(Rows of spatial question data)
◇ ◇ ◇ ◇ ◇
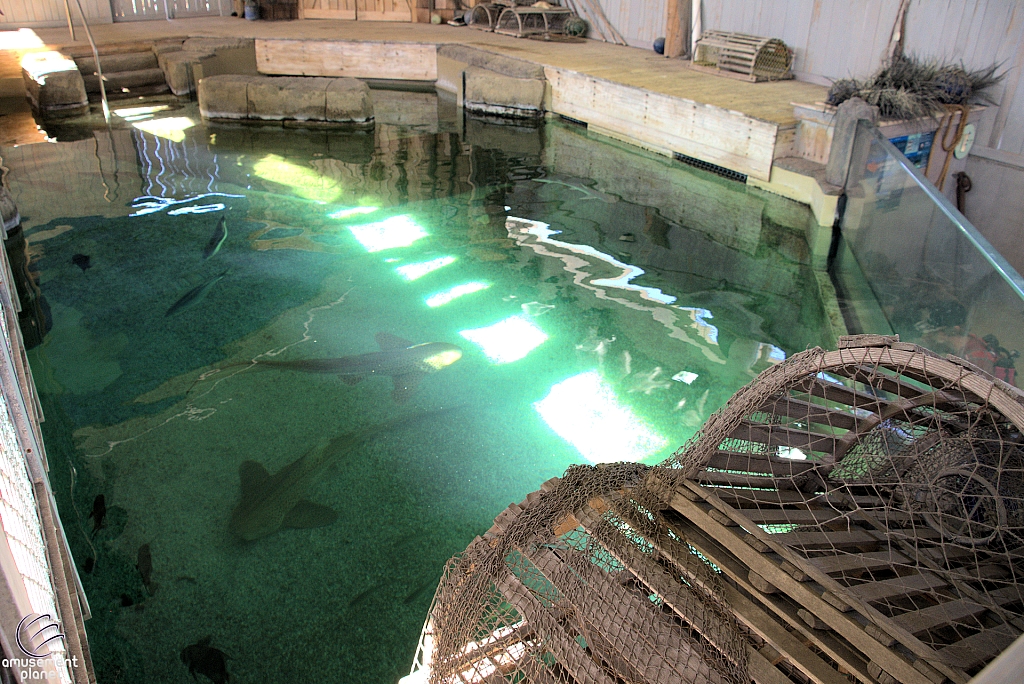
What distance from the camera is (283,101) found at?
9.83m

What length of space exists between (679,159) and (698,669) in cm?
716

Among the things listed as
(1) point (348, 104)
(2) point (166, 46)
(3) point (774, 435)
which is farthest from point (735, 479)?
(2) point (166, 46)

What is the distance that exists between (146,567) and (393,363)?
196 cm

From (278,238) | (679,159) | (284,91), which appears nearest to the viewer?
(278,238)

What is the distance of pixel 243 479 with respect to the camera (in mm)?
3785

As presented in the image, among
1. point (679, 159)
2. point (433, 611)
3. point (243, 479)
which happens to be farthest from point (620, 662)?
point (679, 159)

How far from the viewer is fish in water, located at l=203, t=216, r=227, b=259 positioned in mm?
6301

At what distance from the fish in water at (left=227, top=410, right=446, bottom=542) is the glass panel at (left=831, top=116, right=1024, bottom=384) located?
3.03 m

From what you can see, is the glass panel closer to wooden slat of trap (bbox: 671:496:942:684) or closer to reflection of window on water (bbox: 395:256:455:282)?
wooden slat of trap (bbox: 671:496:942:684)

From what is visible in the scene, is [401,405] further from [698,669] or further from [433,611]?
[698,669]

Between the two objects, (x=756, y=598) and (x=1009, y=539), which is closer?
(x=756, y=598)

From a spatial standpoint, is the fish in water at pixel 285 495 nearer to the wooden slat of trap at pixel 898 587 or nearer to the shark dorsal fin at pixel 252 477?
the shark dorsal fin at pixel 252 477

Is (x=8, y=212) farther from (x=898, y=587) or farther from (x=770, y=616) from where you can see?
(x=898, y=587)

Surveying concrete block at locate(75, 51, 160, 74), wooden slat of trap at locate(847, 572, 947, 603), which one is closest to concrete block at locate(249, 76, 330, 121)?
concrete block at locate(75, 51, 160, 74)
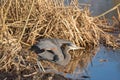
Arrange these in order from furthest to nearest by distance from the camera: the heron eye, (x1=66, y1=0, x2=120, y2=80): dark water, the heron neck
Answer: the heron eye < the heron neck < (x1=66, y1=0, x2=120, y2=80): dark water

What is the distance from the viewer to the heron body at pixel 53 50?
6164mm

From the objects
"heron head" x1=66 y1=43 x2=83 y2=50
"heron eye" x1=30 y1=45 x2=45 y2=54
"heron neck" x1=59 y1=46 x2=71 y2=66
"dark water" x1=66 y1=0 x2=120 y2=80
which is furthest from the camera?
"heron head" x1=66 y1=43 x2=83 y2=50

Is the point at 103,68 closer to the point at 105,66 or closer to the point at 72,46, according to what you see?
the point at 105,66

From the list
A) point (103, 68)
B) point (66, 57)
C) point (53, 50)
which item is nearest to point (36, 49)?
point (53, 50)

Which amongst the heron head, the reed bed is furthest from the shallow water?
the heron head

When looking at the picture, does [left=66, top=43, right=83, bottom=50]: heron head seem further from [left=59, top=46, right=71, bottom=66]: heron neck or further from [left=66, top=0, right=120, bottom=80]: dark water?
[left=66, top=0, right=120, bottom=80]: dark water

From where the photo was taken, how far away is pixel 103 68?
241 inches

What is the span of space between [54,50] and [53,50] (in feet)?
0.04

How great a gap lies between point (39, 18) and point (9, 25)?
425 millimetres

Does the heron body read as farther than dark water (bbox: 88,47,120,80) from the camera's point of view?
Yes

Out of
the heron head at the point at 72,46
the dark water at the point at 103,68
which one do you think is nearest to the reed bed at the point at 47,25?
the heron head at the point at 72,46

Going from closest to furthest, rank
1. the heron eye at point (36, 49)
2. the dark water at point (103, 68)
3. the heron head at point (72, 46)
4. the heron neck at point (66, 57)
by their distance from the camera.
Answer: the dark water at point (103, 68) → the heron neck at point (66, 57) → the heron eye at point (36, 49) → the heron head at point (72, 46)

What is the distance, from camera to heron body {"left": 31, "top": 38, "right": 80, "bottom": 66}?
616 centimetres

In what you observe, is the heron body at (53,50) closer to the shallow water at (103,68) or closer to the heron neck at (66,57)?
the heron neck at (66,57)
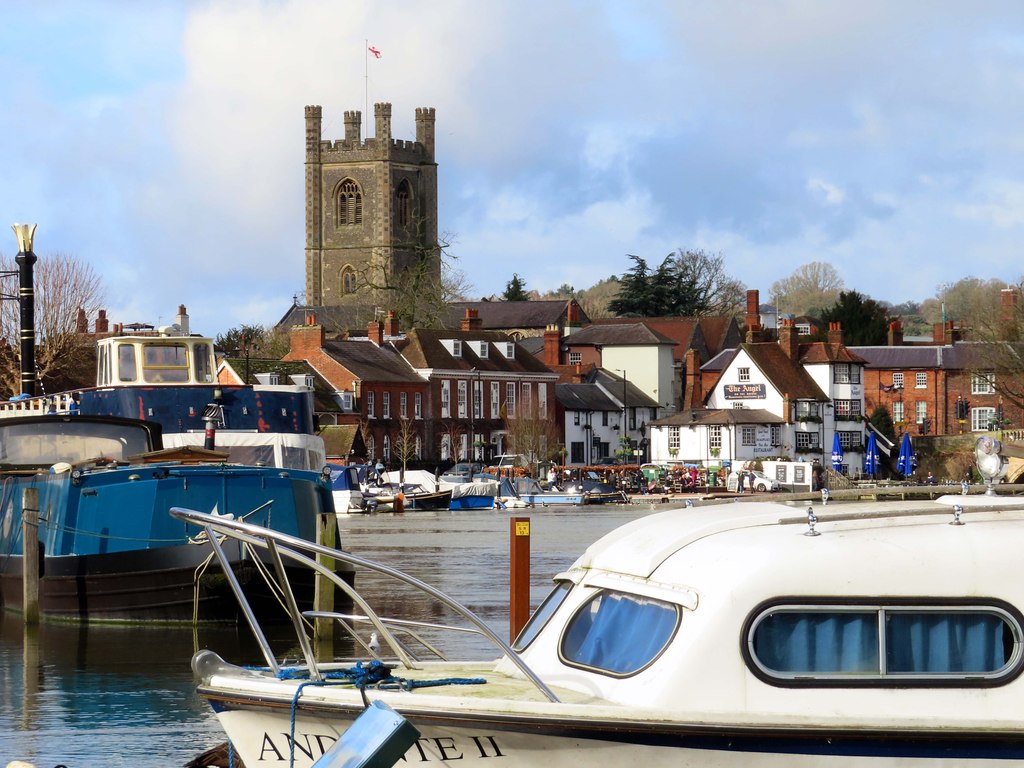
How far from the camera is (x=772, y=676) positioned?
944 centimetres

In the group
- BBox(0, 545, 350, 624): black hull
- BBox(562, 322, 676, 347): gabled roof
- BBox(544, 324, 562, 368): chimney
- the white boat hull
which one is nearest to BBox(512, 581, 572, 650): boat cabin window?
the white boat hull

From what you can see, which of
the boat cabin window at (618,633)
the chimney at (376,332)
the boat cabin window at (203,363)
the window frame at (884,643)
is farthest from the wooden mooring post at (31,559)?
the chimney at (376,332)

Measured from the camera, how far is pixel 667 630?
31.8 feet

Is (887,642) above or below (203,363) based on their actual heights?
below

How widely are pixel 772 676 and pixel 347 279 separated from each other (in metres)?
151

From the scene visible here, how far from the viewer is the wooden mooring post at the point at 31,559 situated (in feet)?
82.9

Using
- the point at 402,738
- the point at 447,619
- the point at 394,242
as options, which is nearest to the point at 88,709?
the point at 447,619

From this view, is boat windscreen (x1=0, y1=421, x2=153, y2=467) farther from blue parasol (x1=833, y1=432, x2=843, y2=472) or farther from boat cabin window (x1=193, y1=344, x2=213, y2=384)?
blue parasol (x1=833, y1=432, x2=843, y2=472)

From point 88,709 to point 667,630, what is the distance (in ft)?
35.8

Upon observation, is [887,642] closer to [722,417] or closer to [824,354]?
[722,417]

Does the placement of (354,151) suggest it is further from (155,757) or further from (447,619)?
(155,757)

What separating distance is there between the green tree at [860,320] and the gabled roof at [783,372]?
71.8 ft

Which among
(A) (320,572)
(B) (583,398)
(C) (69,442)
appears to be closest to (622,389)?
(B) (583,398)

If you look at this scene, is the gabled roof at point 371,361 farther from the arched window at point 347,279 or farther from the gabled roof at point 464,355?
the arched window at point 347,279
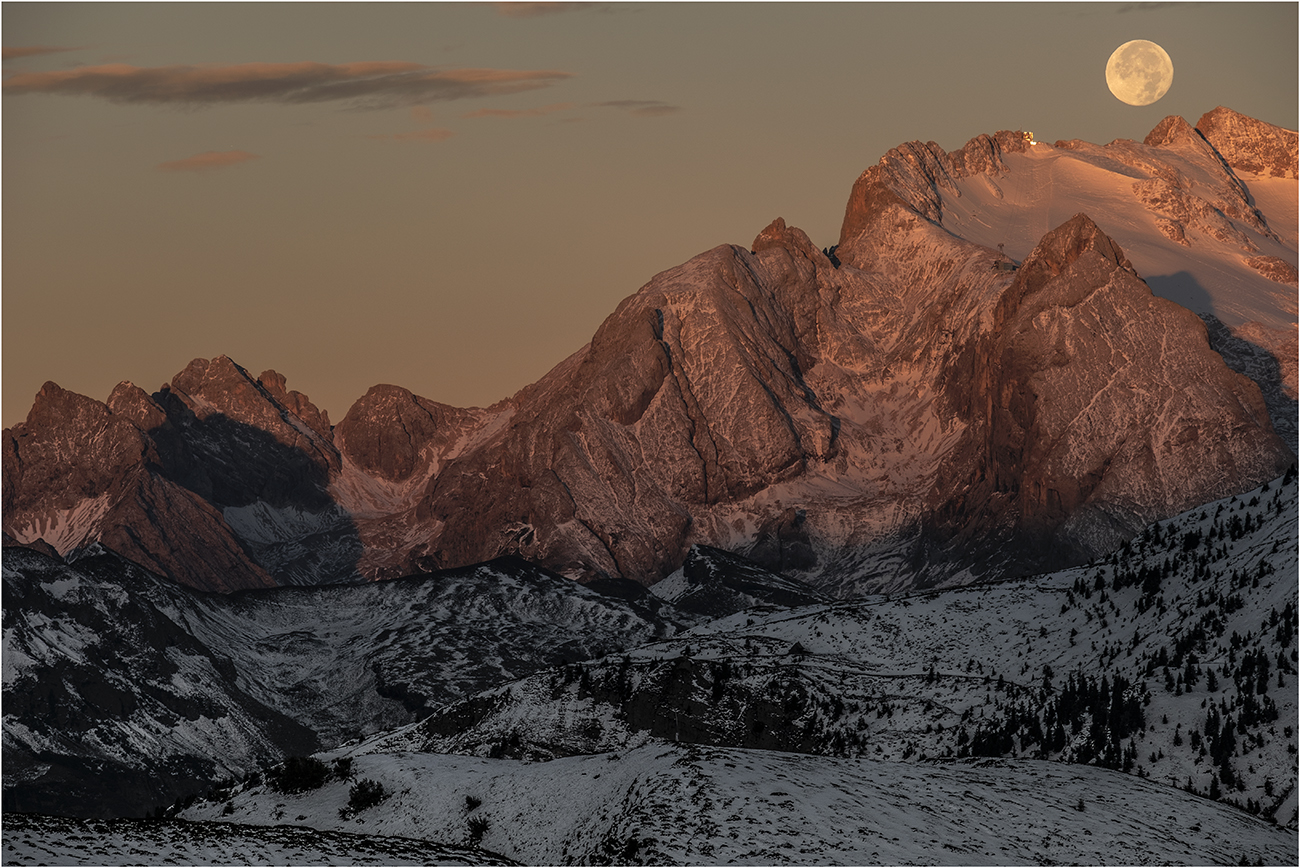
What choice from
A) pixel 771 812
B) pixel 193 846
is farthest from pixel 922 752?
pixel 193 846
◇ ◇ ◇ ◇ ◇
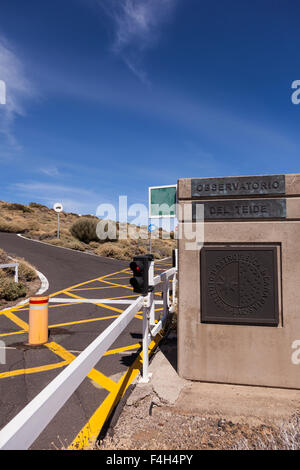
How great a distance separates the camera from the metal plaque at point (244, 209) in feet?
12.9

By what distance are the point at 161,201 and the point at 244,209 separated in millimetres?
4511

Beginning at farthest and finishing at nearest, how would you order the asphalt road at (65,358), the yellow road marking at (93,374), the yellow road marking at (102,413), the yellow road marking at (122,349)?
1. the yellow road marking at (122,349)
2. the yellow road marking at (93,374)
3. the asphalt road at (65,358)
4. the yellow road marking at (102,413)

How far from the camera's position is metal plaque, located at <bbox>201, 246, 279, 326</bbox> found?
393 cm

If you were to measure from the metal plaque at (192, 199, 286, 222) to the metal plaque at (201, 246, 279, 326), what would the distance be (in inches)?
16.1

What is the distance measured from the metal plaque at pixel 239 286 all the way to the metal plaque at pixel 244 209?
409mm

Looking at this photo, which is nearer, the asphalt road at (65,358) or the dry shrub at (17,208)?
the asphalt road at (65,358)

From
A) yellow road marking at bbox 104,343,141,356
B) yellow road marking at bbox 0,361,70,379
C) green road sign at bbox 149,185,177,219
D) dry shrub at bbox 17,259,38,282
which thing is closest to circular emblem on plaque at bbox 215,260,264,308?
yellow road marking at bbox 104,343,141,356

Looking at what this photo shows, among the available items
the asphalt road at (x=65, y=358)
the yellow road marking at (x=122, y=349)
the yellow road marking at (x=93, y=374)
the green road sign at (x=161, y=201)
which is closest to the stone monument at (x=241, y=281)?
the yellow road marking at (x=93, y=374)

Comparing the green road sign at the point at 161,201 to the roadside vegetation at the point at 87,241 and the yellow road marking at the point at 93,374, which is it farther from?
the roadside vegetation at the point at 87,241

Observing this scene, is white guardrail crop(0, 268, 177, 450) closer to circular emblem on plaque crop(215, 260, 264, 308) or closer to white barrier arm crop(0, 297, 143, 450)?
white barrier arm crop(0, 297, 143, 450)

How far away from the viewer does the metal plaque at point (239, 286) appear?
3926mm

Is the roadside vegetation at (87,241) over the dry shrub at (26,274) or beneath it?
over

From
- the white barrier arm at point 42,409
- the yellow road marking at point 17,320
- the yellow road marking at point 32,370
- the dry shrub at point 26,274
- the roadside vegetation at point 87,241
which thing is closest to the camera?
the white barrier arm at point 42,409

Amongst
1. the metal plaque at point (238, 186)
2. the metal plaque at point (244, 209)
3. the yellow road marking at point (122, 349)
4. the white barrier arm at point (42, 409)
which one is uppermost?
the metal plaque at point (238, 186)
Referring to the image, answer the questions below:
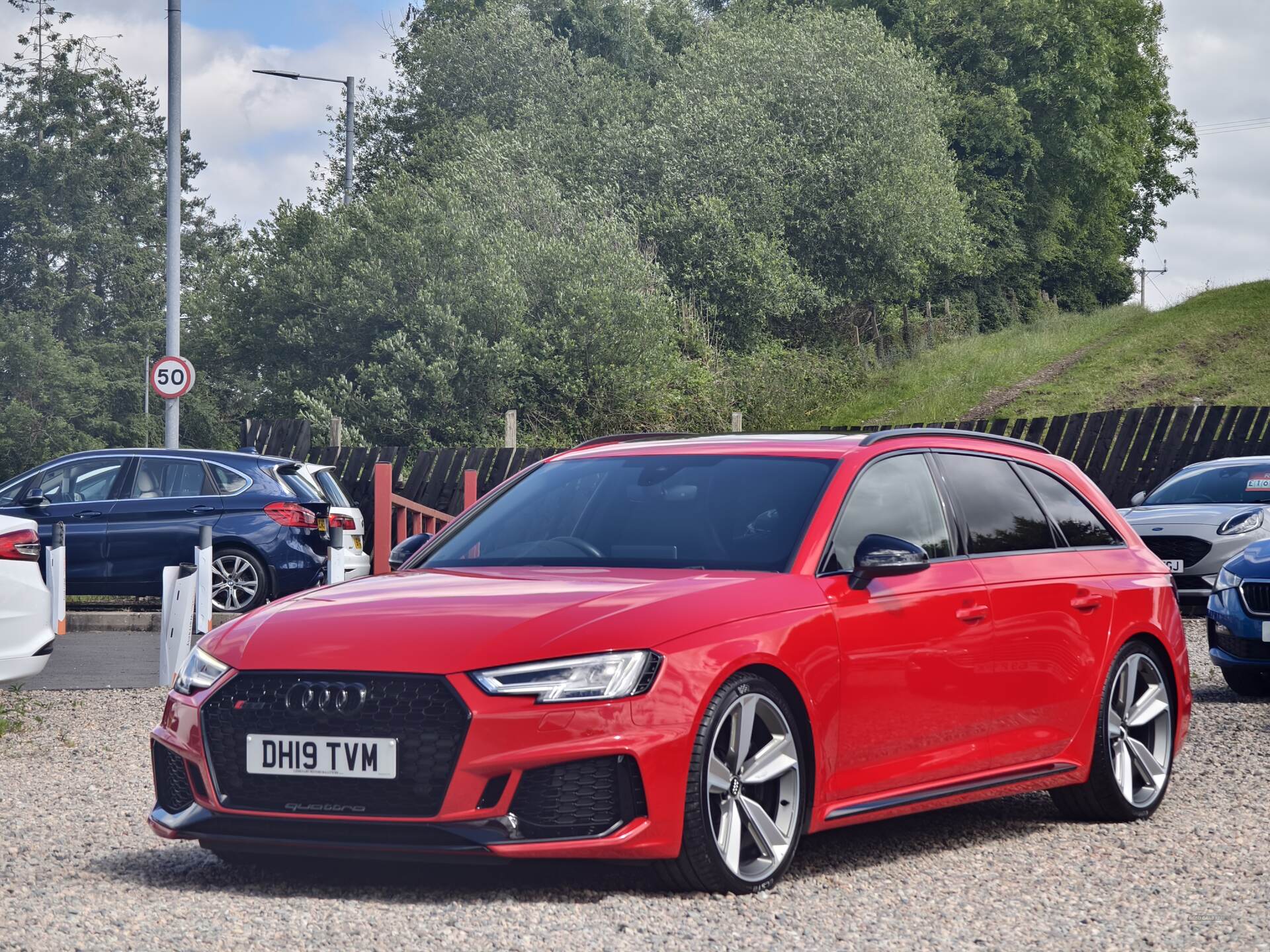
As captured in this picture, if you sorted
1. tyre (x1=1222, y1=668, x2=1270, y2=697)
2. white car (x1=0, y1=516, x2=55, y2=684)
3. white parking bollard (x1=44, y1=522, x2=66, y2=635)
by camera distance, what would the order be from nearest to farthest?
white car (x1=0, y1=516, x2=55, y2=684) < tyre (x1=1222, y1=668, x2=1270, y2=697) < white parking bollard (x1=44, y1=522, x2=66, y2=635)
◇ ◇ ◇ ◇ ◇
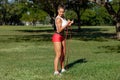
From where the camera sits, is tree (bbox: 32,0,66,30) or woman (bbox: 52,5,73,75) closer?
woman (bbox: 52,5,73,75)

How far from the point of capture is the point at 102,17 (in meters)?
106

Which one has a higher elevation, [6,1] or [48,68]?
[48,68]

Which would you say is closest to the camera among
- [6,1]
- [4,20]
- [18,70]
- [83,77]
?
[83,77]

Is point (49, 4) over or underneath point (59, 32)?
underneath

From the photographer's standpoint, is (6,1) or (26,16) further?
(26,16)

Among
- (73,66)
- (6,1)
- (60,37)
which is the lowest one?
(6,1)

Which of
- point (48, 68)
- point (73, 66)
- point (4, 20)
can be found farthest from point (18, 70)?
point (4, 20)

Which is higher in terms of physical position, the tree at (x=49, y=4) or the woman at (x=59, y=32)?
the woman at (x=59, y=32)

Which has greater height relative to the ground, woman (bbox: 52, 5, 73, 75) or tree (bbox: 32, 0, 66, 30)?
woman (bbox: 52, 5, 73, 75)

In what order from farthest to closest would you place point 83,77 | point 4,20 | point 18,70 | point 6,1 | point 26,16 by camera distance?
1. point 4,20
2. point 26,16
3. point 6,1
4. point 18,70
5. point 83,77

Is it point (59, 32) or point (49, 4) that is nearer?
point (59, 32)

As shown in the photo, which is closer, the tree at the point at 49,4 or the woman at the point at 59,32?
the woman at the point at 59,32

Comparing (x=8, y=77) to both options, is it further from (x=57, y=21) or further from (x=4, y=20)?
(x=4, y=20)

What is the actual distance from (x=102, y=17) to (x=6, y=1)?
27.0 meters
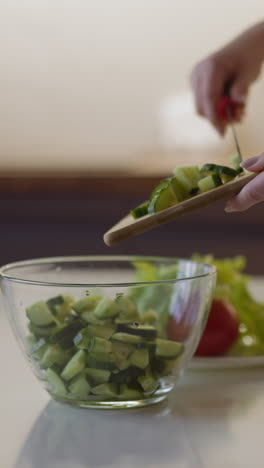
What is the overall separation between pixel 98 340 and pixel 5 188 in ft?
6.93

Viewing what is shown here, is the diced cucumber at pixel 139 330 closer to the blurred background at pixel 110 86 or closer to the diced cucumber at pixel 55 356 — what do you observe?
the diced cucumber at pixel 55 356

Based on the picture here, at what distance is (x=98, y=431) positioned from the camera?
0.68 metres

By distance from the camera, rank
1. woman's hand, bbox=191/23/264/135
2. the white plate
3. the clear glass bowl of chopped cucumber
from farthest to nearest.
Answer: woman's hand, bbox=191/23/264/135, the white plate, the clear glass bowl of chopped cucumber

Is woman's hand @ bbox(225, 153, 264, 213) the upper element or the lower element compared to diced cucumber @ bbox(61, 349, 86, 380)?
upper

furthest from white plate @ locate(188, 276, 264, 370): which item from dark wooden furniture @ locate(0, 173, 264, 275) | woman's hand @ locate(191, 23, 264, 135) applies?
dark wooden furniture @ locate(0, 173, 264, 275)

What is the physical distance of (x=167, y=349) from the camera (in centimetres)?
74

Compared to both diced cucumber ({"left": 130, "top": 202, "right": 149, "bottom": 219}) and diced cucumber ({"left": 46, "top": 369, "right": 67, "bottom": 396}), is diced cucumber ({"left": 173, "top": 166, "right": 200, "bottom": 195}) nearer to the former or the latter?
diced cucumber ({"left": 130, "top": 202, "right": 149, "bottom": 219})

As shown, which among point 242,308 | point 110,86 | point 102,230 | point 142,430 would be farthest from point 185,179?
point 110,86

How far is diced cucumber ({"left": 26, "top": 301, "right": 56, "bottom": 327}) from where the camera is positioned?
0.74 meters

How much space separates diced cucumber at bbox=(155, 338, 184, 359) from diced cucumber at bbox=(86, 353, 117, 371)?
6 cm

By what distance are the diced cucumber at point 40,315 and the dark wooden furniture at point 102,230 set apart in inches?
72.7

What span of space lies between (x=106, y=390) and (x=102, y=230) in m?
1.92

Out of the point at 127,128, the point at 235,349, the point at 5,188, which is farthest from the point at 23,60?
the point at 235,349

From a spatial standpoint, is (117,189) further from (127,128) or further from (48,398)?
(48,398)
◇ ◇ ◇ ◇ ◇
Exercise prompt
From the material above, copy out every line that contains the word "blue".

Complete response
From this view, is boat windscreen (x1=0, y1=421, x2=153, y2=467) farther from blue parasol (x1=833, y1=432, x2=843, y2=472) or farther from boat cabin window (x1=193, y1=344, x2=213, y2=384)?
blue parasol (x1=833, y1=432, x2=843, y2=472)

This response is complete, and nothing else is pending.